While the tension between harmonisation and validity persists, Linsi urges people making use of FDI data to be mindful of its shortcomings.
“[The IMF] has clearly moved towards harmonisation,” he says. “There are political imperatives to do so because policymakers want to have comparable data, right? And I think that’s fair enough. What I think is more the problem is the dark side of that is little acknowledged – that it comes at a cost, and the cost is that the data is maybe not so meaningful for many countries who are still forced to produce them. Statisticians acknowledge that if you talk to them privately. They also have footnotes and appendices and so on, but it’s not communicated very clearly that this is what’s happening.”
One alternative to data on stocks and flows is emerging not from international organisations, but from the private sector. The internet, the spread of information transparency laws, and advances in automated content analysis have opened up the possibility of gathering data on FDI at the level of individual investments.
Glenn Barklie, chief economist at the New Statesman Media Group, believes that this sort of data is particularly valuable for the possibilities it opens up for more fine-grained analysis. “For example,” he says, “when we look at greenfield projects and M&A deals, both are included in overall FDI flows and stocks. However, the trends in each can vary. Similarly, this data makes it possible to spot any outliers at the project level – one mega-acquisition could actually heavily skew a trend for stocks and flows.”
Another key advantage of this data is its ability to report the number of jobs created by each investment project, insofar as this information is publicly available. Many investment promotion agencies use this data to measure up to their own job creation targets.
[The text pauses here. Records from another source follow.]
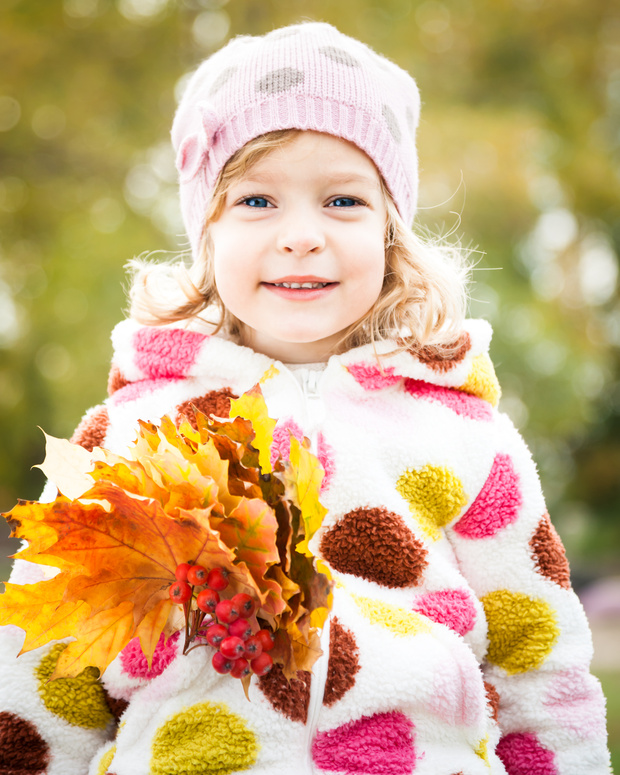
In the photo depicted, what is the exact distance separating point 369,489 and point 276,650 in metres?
0.38

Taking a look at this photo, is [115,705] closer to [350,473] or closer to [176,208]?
[350,473]

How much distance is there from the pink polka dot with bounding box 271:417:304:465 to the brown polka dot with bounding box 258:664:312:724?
0.32 m

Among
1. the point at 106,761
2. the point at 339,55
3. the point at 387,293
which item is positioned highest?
the point at 339,55

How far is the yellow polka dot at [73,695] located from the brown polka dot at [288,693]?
264mm

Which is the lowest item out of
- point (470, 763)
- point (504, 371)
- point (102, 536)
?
point (470, 763)

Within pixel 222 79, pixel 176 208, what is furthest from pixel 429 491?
pixel 176 208

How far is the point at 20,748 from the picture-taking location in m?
1.13

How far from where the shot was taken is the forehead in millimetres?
1228

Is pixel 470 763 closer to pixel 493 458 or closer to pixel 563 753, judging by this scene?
pixel 563 753

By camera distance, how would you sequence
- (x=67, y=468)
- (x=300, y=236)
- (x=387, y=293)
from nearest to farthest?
(x=67, y=468), (x=300, y=236), (x=387, y=293)

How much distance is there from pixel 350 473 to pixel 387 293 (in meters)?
0.35

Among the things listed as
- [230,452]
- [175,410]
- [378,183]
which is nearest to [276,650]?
[230,452]

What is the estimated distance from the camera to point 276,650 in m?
0.91

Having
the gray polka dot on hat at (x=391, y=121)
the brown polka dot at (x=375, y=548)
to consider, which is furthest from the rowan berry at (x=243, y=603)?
the gray polka dot on hat at (x=391, y=121)
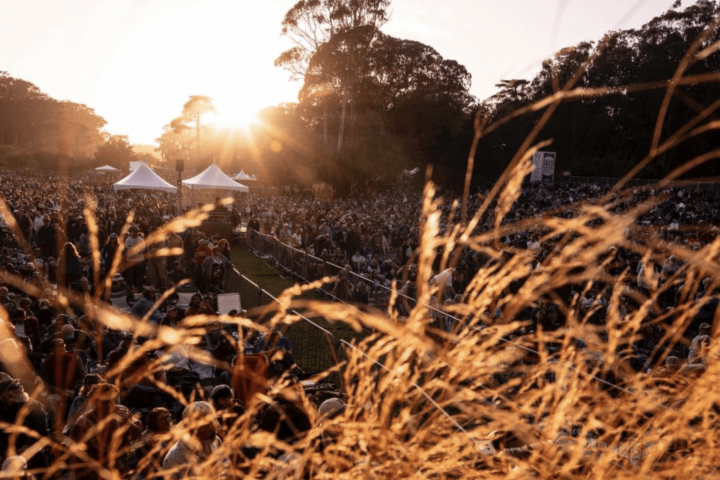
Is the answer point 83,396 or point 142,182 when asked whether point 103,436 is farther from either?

For instance, some agencies use project-level data to assess not only the number of jobs created by FDI, but also their quality – for instance, noting the proportion of these jobs that pay above the private sector median wage. As time goes by, project-level data may become a valuable tool for policymakers looking to discern between helpful and unhelpful capital inflows.
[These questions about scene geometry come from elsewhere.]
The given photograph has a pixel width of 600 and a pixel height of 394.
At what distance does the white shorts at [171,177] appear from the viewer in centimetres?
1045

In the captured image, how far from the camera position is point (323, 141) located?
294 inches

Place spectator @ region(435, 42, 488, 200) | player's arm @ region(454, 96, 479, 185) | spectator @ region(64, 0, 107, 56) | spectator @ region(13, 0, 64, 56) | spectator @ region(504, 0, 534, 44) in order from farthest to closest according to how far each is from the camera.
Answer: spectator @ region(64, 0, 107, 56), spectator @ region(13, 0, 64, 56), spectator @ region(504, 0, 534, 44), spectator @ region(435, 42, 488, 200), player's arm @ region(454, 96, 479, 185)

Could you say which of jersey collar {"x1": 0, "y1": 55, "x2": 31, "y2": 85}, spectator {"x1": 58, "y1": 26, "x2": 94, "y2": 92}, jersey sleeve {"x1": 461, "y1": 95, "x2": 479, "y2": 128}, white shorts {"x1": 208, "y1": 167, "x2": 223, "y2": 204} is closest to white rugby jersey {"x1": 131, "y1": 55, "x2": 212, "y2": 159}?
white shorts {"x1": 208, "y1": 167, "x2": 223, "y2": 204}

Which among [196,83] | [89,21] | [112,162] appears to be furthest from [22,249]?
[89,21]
“One of the key benefits of FDI is job creation – even more so than the amount of capital invested,” Barklie says. “Although it is safe to broadly assume that a higher capital investment will be correlated to a higher number of jobs created, that’s not always the case. Job creation is a key priority for governments and FDI is an extremely important avenue for this. Project-level data gives insight into this, whereas stocks and flows data do not.”
While coverage is rapidly improving, the fact that the collectors of project-level data lack the institutional firepower of government statistical agencies makes it difficult to capture all projects. Investments by small or secretive companies are unlikely to result in press releases that can be scraped by an algorithm, while language barriers and data privacy laws may add further woes.
Ultimately, no data set is perfect. This is especially true for those that attempt to capture large, diverse and abstract phenomena such as capital flows. Nonetheless, decisions will continue to be made and narratives will continue to be built on whatever data is available.
It’s therefore not an option to just abandon flawed data sets altogether. “It’s important to acknowledge the uncertainty that is hiding in the numbers,” Linsi says. “We can and we should use numbers, but we should take them with a grain of salt more than we do now.”